Of all the surprising backdrops for grand opera in the universe of operas, surely the prayers of a contemplative order of nuns top any list. Yet, this three-act opera was so riveting, soul-searing, and utterly shocking that audience members were bereft of their senses by the final act, and bereft is no exaggeration. The Carmelite convent of Compiègne during the French Revolution provides the most gripping setting imaginable for Francis Poulenc’s opera Dialogues des Carmélites.
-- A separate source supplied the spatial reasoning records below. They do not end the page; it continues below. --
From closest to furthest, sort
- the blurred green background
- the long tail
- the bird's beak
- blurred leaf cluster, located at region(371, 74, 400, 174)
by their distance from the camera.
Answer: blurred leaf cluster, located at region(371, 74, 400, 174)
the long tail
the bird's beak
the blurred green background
The story is based on actual events that occurred during the French Revolution. An order of Carmelite sisters is expelled from their convent by Revolutionaries and elect to face beheading by guillotine than renounce their vows. The inner life of the order is revealed through Blanche de la Force, their youngest member. Searching for serenity, even sanity, Blanche joins the Carmelites to escape the revolution encroaching on her town and threatening her noble family. Blanche, who fears both life and death, then flees the convent to hide as a servant in her ruined family home after her father has been executed. After she learns the nuns have been sentenced to execution, she joins her sisters in the Place de la Révolution, following them all to a senseless death.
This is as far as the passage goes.